Goal of the exercise:
If a record holds a picture, omit that picture and copy everything else exactly.

Information provided:
+++

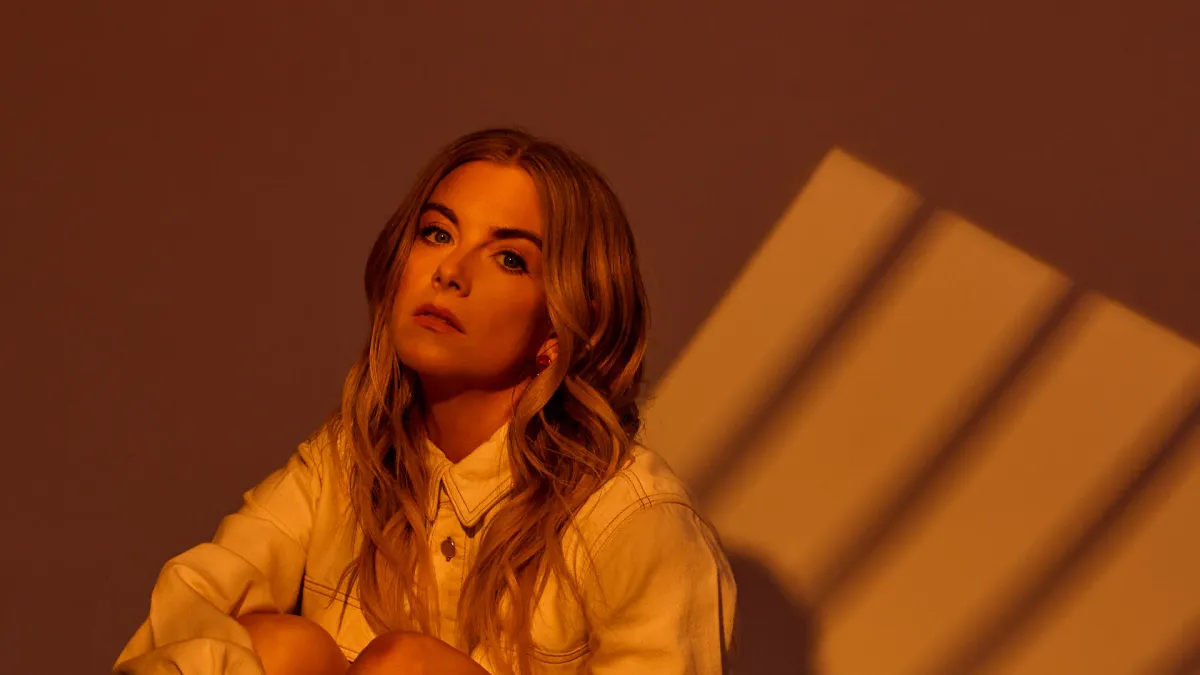 Lindsay Ell in West Hollywood, 23 March | Event in Beverly Hills | AllEvents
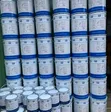 PPG Sigmacover 410 Epoxy Grey (A+B Comp.) - 2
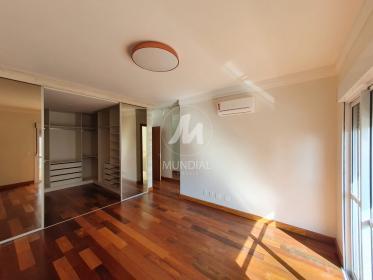 20 - Suite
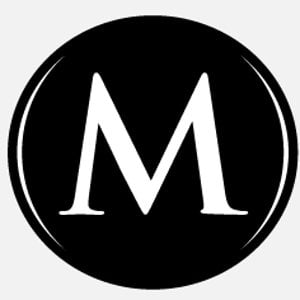 Profile picture for Manhattan Prep
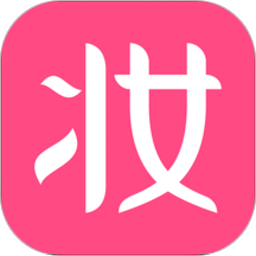 弄视频的软件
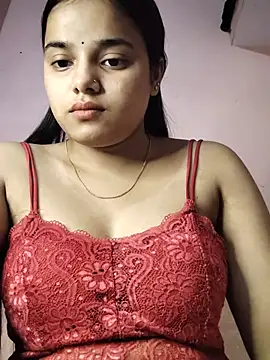 RAYI 123 online show from 18, 6, 2026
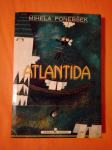 ATLANTIDA (Mihela Ponebšek)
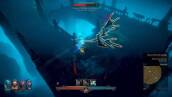 Скриншот №10 из Shadows: Awakening - Necrophage's Curse (PC)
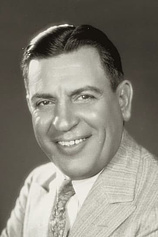 picture of actor Charles Reisner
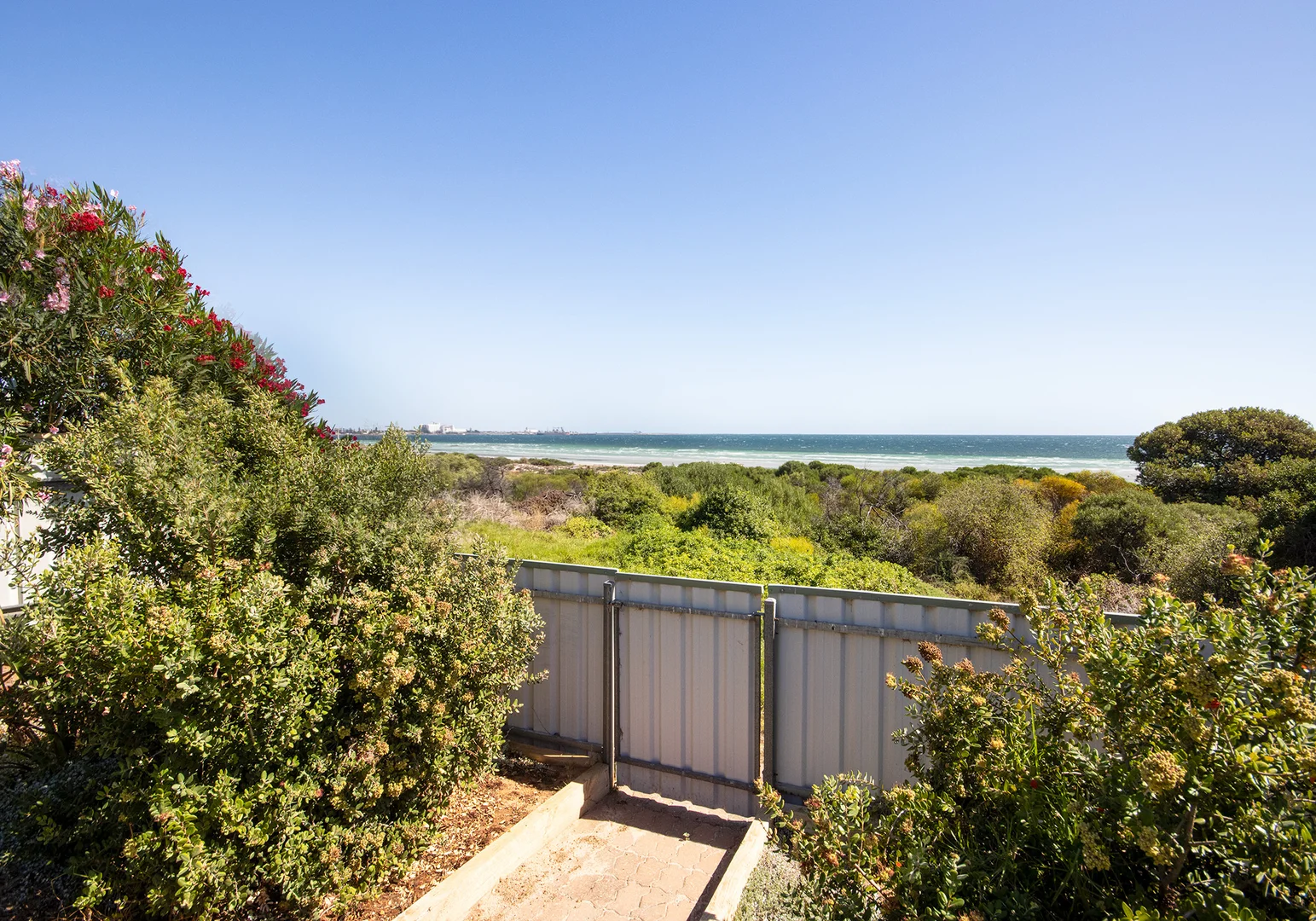 Additional image 21 of 27 Oceanview Drive, North Beach SA 5556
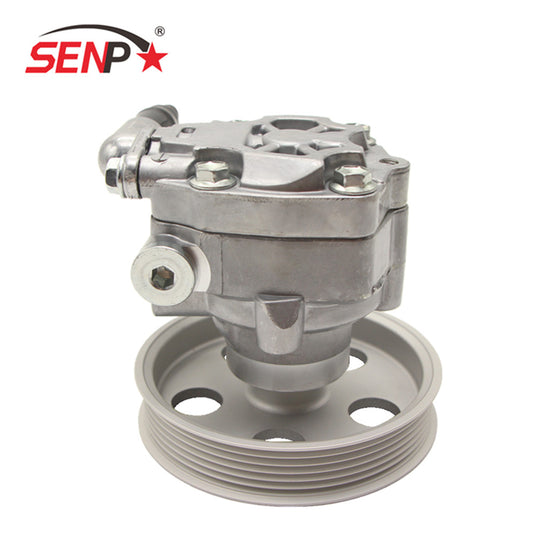 SENP 8K0145155C Power Steering Pump fit for AUDI A4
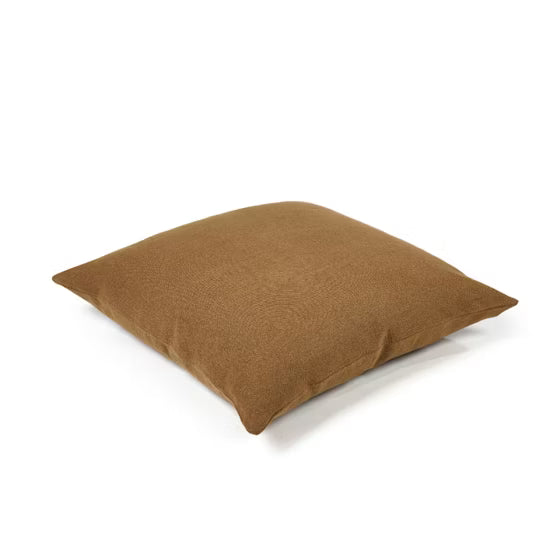 Libeco Nairobi Hudson Pillow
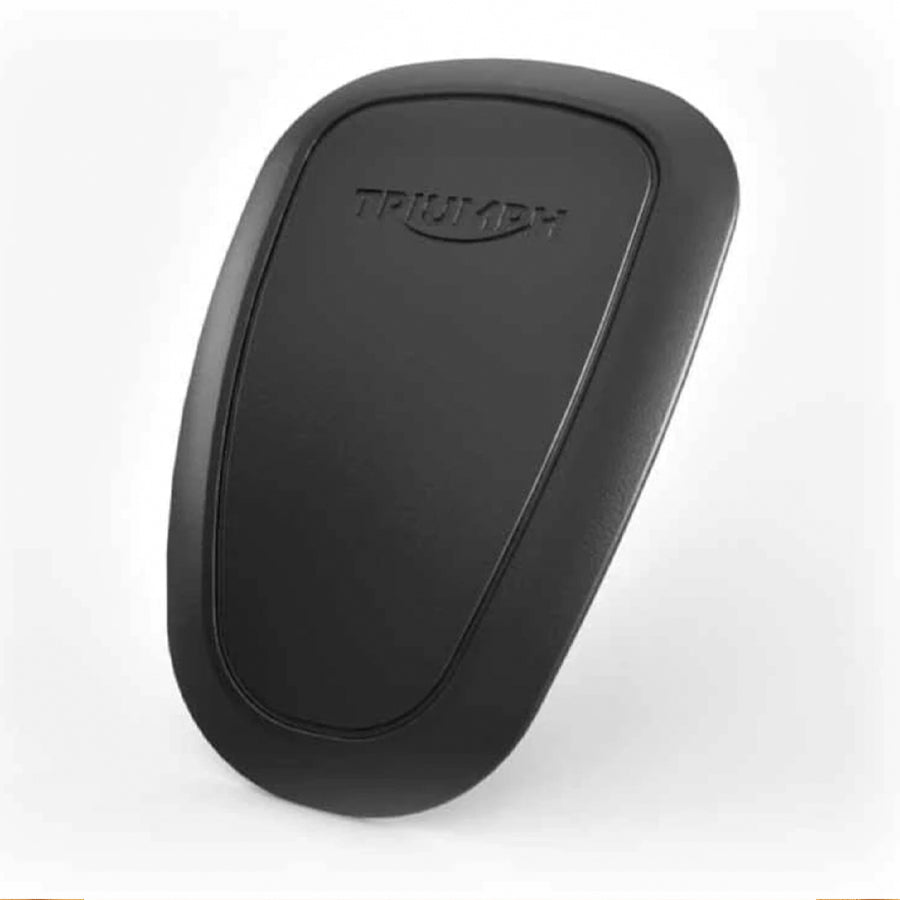 Triumph Speed 400 Scrambler 400 X Rubber Tank Pad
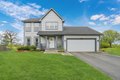 1263 E Essex Ct, Round Lake Beach, IL, 60073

+++

Written response:
 Lindsay Ell in West Hollywood, 23 March | Event in Beverly Hills | AllEvents
 PPG Sigmacover 410 Epoxy Grey (A+B Comp.) - 2
 20 - Suite
 Profile picture for Manhattan Prep
 弄视频的软件
 RAYI 123 online show from 18, 6, 2026
 ATLANTIDA (Mihela Ponebšek)
 Скриншот №10 из Shadows: Awakening - Necrophage's Curse (PC)
 picture of actor Charles Reisner
 Additional image 21 of 27 Oceanview Drive, North Beach SA 5556
 SENP 8K0145155C Power Steering Pump fit for AUDI A4
 Libeco Nairobi Hudson Pillow
 Triumph Speed 400 Scrambler 400 X Rubber Tank Pad
 1263 E Essex Ct, Round Lake Beach, IL, 60073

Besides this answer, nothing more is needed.